File photo shows Venezuela’s Maduro and Russia’s Putin, right, who several times this year discussed the oil glut plaguing their economies [Xinhua]
A desperate cash-strapped Venezuela is reaching out to its fellow OPEC members in a bid to convince them to hold an extraordinary summit in coming weeks to cap oil production and raise energy prices.
Venezuela’s Oil Minister Eulogio Del Pino is to meet with his Iranian, Qatari and Saudi counterparts this week in a bid to persuade them to change output policy.
In an OPEC meeting last December, production quotas were all but lifted fuelling a drastic drop in oil prices to $26 a barrel.
Oil prices have fallen 80 per cent since 2014; there was a 30 per cent decline in 2015.

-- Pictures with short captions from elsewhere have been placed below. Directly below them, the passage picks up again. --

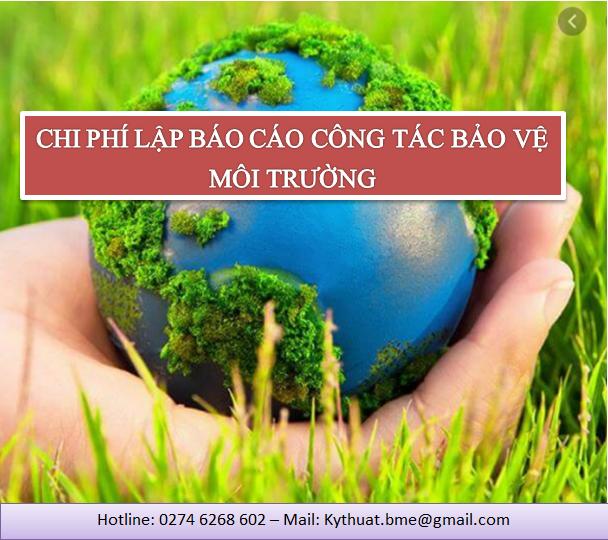 chi phí lập báo cáo công tác bảo vệ môi trường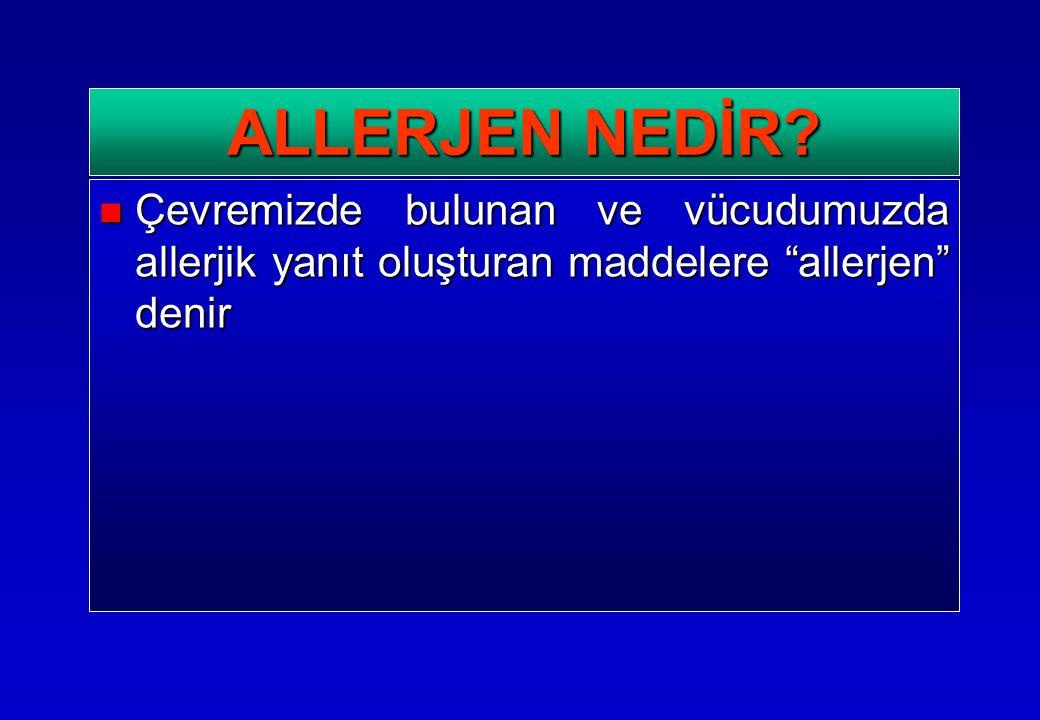 """Çevremizde bulunan ve vücudumuzda allerjik yanıt oluşturan maddelere """"allerjen"""" denir Çevremizde bulunan ve vücudumuzda allerjik yanıt oluşturan madde"""
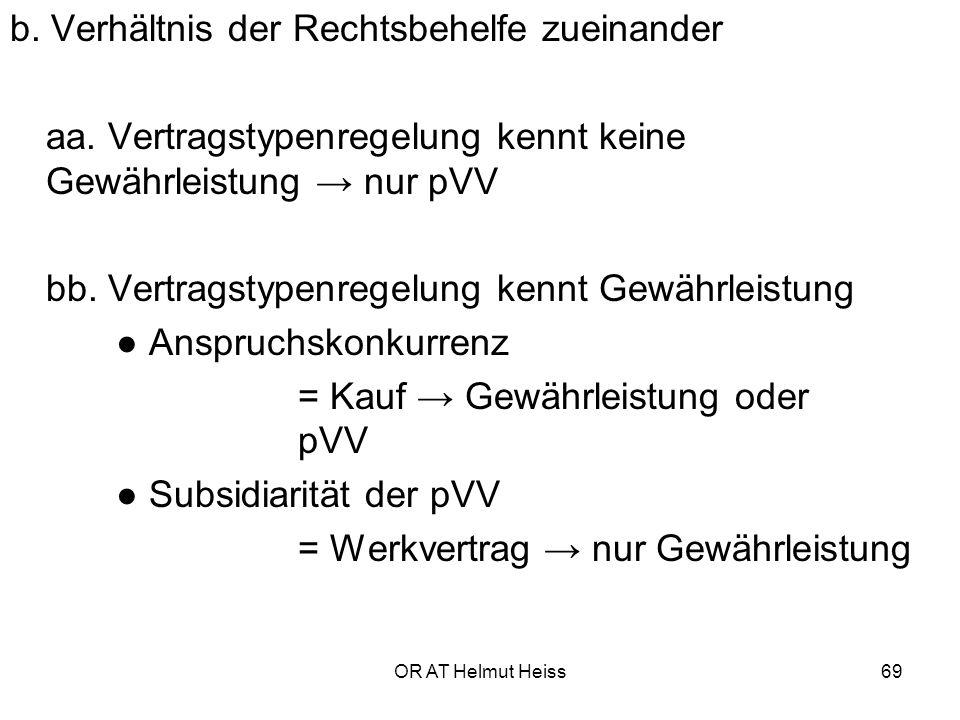 b. Verhältnis der Rechtsbehelfe zueinander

On Tuesday morning, US benchmark West Texas intermediate was down 2.15 per cent to $30.95, ending a four-day rally sparked last week by Russian officials who said they could meet with Saudi oil officials to find a means to curb production.
Del Pino met with Russian Energy Minister Alexander Novak in Moscow Monday before traveling to Qatar, Iran and Saudi Arabia.
His mission is a pivotal one as oil exports account for 95 per cent of Venezuela’s economy.
According to Venezuelan media reports, Novak signaled Russia was ready to meet with OPEC to reach a mechanism to curb output.
The Russian news agency TASS said that any prospective talks between Novak and OPEC (or non-OPEC) oil producers will likely focus on an across-the-board production cut of five per cent.
While some Saudi officials appeared to indicate that an OPEC summit including Russia was premature, analysts say member Iran is likely to refuse to curb output as it just returned to global markets after US and UN sanctions were lifted.
Iraq, too, which is struggling with a substantial deficit leaving it short of cash, is unlikely to cut production.
Last week, it announced that its production output had reached record levels in decades.
With January’s removal of output caps, OPEC is selling 32.5 to 33.5 million barrels of oil – well above market demand.
According to the International Energy Agency, Saudi Arabia produced at least 10.2 million barrels a day in January. By comparison, Venezuela pumped into global markets only 2.5 million barrels a day.
Russia, meanwhile, injected into the markets nearly 11 million barrels a day.
While economists say that Russia can manage in the interim with oil as low as $30 a barrel, Venezuela has been in fiscal turmoil.
As oil prices slid, the inflation rate in Venezuela jumped to over 68 per cent; with food prices quickly rising street protests broke out in February 2014.
Since then, the central bank has not released inflation figures but in October 2015, opposition parties said it had reached an annual rate of 180 per cent.
Citizens have complained of a lack in basic amenities such as sugar, milk, and toilet paper, as well as some medicines, saying they have had to stand in long queues or buy overpriced products on the black market. Riots broke out, which Maduro blamed on opposition figures.
With less cash in its coffers – the strategic foreign reserves have fallen from $24 to below $20 billion in recent months – the government has imported less and less commodities.